Hearing Music on a Tombstone


Owen Roblin 1806-1903


Al Purdy and Owen Roblin would likely have liked each other. I imagine Roblin to be like Al's grandfather Rid - a work-toughened man who lived life as he saw it. Uncompromising.

Al Purdy remembered this ambitious pioneer's life in several poems. I enjoy Music on a Tombstone because it honours some of the buildings Roblin brought into being.


the Ameliasburgh millpond

"In Roblin's Mills old Owen Roblin
came almost fully awake in his lifetime once
owned six houses and built an octagonal one"..

and describes Roblin dreaming of his
industrial empire, "his potash works and the sawmill hearing only the hard tusked music of wheels turning"

Most of the buildings associated with Owen Roblin are gone today, but a few remain to recall when Roblin "built a gristmill and a village gradually grew round it and the deep woods vanished..."


selected lines from Music on A Tombstone (The Cariboo Horses)


Although Owen Roblin's mill is gone, he made an enduring contribution to Canadian letters through Al Purdy. Their gravestones lie closeby each other, in the old valley cemetery in Ameliasburgh, near the original townsite which once stood by Way's mill.
.....
Exercise 1:
Please rewrite the Owen Roblin text, everything from "and describes Roblin" down to "by Way's mill.", changing "gristmill" to "flour mill".
Exercise 2:
Answer these questions using the Owen Roblin text.
(a) What years of birth and death are given for Owen Roblin?
(b) How many houses did Roblin own, according to the quoted poem lines?
(c) In which cemetery do the gravestones of Roblin and Purdy lie?
Exercise 3:
From the Owen Roblin text, list every building or works that the quoted poem lines say Roblin owned or built.
The lines after this point are unrelated to the Owen Roblin text.

Data shown:
.....
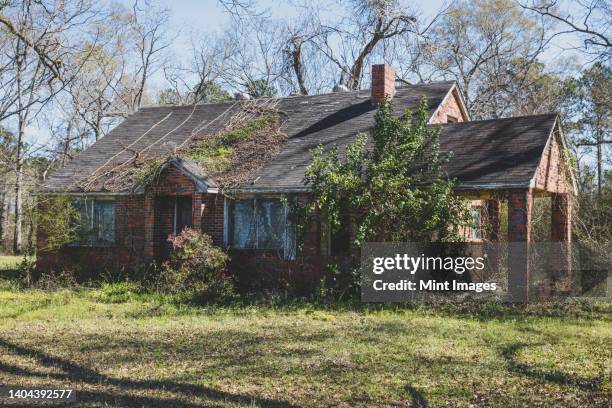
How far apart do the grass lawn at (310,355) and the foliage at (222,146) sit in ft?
18.2

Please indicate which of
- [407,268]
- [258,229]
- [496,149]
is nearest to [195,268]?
[258,229]

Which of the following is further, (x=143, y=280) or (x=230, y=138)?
(x=230, y=138)

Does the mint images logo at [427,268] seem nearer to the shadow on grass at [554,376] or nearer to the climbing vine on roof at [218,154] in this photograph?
the climbing vine on roof at [218,154]

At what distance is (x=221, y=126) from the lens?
71.3ft

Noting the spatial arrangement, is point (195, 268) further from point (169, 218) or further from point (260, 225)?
point (169, 218)

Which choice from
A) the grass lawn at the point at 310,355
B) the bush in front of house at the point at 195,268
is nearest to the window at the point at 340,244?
the bush in front of house at the point at 195,268

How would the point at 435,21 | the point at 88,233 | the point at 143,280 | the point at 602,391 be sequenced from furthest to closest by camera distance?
1. the point at 435,21
2. the point at 88,233
3. the point at 143,280
4. the point at 602,391

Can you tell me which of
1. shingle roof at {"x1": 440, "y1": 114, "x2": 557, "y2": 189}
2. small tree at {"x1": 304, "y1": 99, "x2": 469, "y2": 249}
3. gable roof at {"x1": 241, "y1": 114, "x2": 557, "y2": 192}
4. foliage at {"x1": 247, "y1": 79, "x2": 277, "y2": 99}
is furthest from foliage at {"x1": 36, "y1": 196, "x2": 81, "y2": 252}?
foliage at {"x1": 247, "y1": 79, "x2": 277, "y2": 99}

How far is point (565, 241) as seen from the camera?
18.3 m

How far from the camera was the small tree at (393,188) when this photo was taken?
47.5ft

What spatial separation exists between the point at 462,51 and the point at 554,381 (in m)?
30.3

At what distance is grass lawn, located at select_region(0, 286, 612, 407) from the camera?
24.0 feet

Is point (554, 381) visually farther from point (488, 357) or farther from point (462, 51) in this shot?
point (462, 51)

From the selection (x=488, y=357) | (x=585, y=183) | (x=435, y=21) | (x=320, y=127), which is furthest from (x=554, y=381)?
(x=435, y=21)
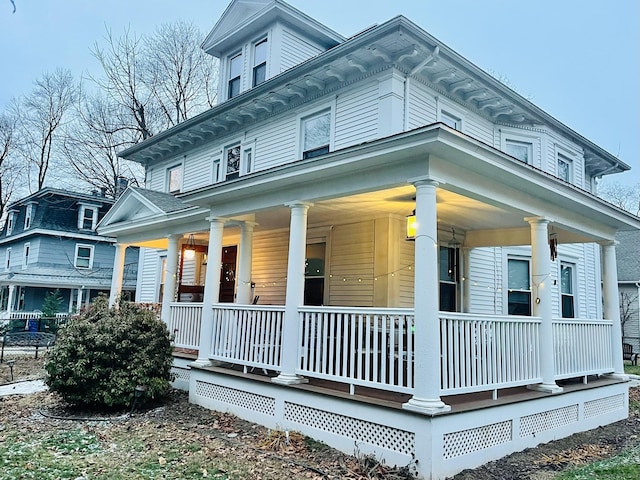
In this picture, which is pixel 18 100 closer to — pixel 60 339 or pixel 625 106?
pixel 60 339

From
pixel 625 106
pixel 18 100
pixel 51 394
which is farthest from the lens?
pixel 625 106

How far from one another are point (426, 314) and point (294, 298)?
7.18 ft

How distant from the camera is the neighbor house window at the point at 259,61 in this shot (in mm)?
12067

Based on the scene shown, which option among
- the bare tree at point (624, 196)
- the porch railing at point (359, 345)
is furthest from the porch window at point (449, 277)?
the bare tree at point (624, 196)

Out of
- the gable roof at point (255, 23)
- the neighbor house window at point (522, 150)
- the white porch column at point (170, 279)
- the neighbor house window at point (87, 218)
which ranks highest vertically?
the gable roof at point (255, 23)

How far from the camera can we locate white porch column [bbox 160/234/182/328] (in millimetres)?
10180

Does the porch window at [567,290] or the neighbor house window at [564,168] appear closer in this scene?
the neighbor house window at [564,168]

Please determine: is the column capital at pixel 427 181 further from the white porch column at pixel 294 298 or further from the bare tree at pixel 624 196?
the bare tree at pixel 624 196

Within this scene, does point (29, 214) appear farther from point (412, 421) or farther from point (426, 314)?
point (412, 421)

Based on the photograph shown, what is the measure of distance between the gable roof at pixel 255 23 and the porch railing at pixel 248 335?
7432mm

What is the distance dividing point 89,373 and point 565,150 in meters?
12.2

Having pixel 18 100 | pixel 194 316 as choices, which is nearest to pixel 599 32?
pixel 18 100

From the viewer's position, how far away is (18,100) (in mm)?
28875

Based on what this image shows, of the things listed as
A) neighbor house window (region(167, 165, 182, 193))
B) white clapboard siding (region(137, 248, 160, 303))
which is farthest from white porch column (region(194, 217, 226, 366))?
white clapboard siding (region(137, 248, 160, 303))
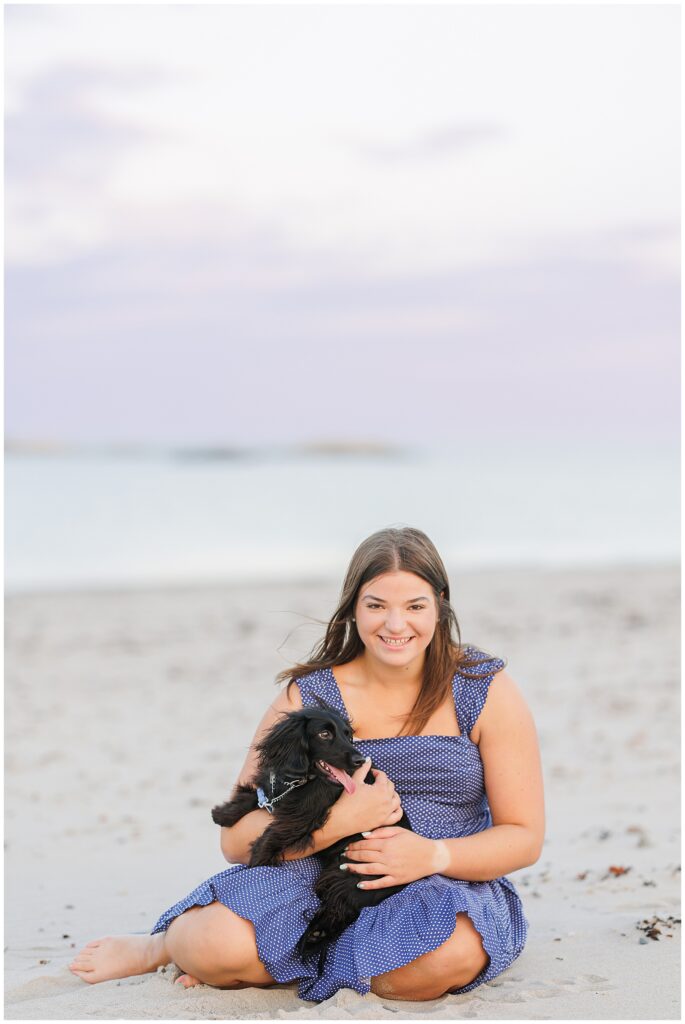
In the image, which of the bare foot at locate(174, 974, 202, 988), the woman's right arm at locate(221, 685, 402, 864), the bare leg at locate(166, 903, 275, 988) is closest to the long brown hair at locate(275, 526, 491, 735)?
the woman's right arm at locate(221, 685, 402, 864)

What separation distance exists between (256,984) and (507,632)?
7767 mm

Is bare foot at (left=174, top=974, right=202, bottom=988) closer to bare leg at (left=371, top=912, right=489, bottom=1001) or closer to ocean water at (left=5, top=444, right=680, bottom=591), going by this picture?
bare leg at (left=371, top=912, right=489, bottom=1001)

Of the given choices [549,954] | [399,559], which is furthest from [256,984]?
[399,559]

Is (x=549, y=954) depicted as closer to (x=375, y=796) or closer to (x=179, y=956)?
(x=375, y=796)

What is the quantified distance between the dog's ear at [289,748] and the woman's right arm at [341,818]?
18 centimetres

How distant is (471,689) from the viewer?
4.00 metres

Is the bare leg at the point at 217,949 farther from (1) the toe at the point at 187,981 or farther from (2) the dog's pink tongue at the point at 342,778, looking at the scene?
(2) the dog's pink tongue at the point at 342,778

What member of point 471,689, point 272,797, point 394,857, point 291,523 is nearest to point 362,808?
point 394,857

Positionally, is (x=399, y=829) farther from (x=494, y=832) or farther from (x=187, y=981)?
(x=187, y=981)

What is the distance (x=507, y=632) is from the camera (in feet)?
37.0

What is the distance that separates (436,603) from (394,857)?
85 cm

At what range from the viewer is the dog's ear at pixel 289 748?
3561 mm

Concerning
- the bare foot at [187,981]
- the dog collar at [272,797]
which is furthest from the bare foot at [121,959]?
the dog collar at [272,797]

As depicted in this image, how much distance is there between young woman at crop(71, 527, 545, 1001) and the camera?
3613 mm
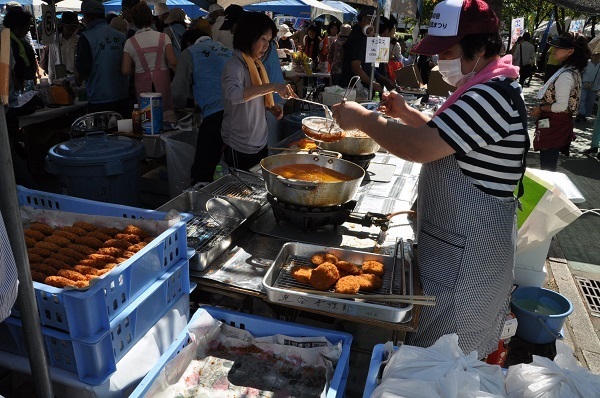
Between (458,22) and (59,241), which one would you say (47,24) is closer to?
(59,241)

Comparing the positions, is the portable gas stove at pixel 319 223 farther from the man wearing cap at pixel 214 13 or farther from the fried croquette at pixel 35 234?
the man wearing cap at pixel 214 13

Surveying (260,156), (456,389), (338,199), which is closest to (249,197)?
(338,199)

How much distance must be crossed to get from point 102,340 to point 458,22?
184 centimetres

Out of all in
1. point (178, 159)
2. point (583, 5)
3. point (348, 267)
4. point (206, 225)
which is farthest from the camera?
point (178, 159)

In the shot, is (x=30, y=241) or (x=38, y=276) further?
(x=30, y=241)

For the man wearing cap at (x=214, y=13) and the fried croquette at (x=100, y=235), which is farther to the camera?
the man wearing cap at (x=214, y=13)

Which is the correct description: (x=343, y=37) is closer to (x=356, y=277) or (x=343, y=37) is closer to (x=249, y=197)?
(x=249, y=197)

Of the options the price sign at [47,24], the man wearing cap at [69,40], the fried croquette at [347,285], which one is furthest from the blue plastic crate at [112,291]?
the man wearing cap at [69,40]

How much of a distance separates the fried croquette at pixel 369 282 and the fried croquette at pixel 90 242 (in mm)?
1144

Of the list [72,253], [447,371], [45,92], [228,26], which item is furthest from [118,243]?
[45,92]

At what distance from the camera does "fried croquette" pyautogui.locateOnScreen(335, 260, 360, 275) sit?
85.3 inches

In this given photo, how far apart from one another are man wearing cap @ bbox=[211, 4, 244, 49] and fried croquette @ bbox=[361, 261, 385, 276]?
3.97 m

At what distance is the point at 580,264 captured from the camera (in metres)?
4.96

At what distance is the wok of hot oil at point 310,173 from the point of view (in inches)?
104
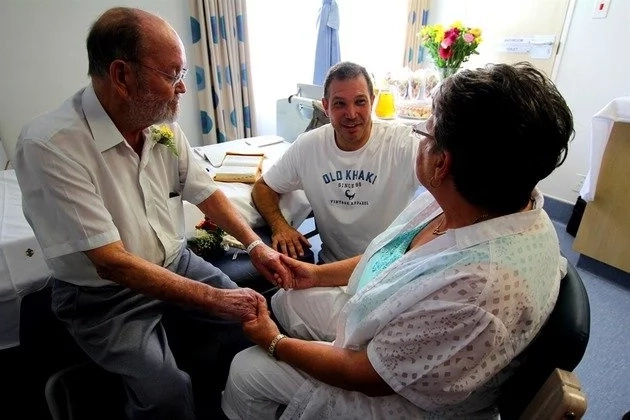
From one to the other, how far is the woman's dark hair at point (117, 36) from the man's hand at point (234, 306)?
678 millimetres

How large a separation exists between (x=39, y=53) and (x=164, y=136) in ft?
7.04

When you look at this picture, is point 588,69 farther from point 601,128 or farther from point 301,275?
point 301,275

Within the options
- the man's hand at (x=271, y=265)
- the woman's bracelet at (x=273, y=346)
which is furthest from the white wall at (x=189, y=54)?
the woman's bracelet at (x=273, y=346)

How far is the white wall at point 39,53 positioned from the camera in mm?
2457

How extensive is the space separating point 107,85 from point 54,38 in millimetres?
2192

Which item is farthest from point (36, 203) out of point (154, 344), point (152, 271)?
point (154, 344)

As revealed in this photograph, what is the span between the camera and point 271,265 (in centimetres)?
127

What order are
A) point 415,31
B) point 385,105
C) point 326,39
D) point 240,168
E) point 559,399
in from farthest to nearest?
1. point 415,31
2. point 326,39
3. point 385,105
4. point 240,168
5. point 559,399

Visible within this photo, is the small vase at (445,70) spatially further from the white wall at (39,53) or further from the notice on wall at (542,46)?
the white wall at (39,53)

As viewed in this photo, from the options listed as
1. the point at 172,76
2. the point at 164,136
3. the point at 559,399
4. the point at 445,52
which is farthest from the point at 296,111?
the point at 559,399

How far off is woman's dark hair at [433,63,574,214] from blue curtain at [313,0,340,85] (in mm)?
2868

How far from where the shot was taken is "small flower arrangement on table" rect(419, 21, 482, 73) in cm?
257

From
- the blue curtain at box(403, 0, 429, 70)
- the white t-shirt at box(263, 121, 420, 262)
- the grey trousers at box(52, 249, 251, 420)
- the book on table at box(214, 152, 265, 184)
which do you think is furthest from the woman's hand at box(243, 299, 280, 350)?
the blue curtain at box(403, 0, 429, 70)

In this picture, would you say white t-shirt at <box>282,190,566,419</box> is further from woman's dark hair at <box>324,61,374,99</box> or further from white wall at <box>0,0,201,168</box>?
white wall at <box>0,0,201,168</box>
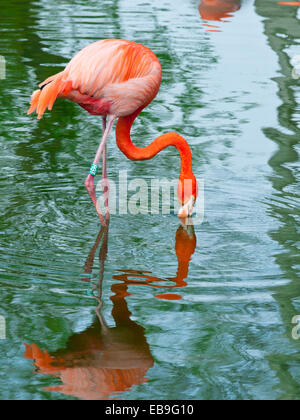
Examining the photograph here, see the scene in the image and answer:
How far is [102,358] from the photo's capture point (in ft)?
11.4

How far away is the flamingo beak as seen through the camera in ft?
16.9

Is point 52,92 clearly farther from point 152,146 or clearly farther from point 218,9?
point 218,9

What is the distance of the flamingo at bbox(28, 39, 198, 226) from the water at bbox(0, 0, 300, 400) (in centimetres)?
35

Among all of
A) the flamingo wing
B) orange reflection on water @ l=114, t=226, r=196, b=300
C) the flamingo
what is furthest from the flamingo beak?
the flamingo wing

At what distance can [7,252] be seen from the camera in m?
4.55

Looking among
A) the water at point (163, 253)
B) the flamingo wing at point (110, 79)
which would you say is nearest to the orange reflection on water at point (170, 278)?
the water at point (163, 253)

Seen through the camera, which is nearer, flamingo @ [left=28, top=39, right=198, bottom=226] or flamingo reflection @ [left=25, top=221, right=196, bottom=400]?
flamingo reflection @ [left=25, top=221, right=196, bottom=400]

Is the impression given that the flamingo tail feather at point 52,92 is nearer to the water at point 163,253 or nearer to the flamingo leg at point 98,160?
the flamingo leg at point 98,160

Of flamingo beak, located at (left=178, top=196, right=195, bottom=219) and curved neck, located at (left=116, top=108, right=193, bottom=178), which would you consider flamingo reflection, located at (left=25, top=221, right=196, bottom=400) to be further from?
curved neck, located at (left=116, top=108, right=193, bottom=178)

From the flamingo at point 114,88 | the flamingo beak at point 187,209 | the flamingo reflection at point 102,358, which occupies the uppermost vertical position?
the flamingo at point 114,88

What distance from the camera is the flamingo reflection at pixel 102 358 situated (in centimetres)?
325

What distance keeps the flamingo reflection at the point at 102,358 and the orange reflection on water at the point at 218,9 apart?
7706mm
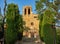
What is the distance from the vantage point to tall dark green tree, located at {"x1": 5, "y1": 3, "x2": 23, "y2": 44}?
1641 cm

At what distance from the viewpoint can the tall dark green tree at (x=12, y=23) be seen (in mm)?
16406

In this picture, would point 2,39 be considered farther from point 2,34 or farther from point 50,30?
point 50,30

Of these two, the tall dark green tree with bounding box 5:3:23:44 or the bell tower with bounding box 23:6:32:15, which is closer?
the tall dark green tree with bounding box 5:3:23:44

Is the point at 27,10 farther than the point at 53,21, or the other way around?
the point at 27,10

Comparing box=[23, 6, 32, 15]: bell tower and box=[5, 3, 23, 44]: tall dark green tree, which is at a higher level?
box=[23, 6, 32, 15]: bell tower

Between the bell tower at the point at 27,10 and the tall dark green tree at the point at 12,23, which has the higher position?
the bell tower at the point at 27,10

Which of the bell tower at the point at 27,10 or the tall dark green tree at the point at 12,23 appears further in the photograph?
the bell tower at the point at 27,10

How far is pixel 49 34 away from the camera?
1672cm

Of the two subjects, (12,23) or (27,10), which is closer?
(12,23)

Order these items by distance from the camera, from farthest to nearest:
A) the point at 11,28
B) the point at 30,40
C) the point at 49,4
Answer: the point at 49,4 < the point at 30,40 < the point at 11,28

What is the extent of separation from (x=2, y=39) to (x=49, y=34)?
4.48 metres

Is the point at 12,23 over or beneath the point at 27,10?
beneath

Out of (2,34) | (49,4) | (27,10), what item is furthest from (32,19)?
(2,34)

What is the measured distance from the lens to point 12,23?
16531 millimetres
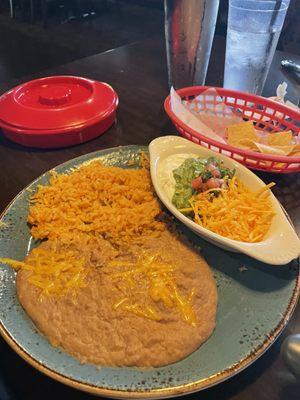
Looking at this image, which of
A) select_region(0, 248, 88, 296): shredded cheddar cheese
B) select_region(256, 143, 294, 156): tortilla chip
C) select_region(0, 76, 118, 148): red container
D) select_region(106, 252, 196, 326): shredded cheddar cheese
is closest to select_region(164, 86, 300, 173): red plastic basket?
select_region(256, 143, 294, 156): tortilla chip

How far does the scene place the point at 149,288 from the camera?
0.91 meters

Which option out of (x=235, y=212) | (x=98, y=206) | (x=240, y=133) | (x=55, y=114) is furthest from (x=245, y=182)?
(x=55, y=114)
.....
Correct response 1:
and describes Roblin dreaming of his
industrial empire, "his potash works and the sawmill hearing only the hard tusked music of wheels turning"

Most of the buildings associated with Owen Roblin are gone today, but a few remain to recall when Roblin "built a flour mill and a village gradually grew round it and the deep woods vanished..."


selected lines from Music on A Tombstone (The Cariboo Horses)


Although Owen Roblin's mill is gone, he made an enduring contribution to Canadian letters through Al Purdy. Their gravestones lie closeby each other, in the old valley cemetery in Ameliasburgh, near the original townsite which once stood by Way's mill.

Correct response 2:
(a) 1806 and 1903.
(b) Six.
(c) The old valley cemetery in Ameliasburgh.

Correct response 3:
Six houses
An octagonal house
Potash works
Sawmill
Gristmill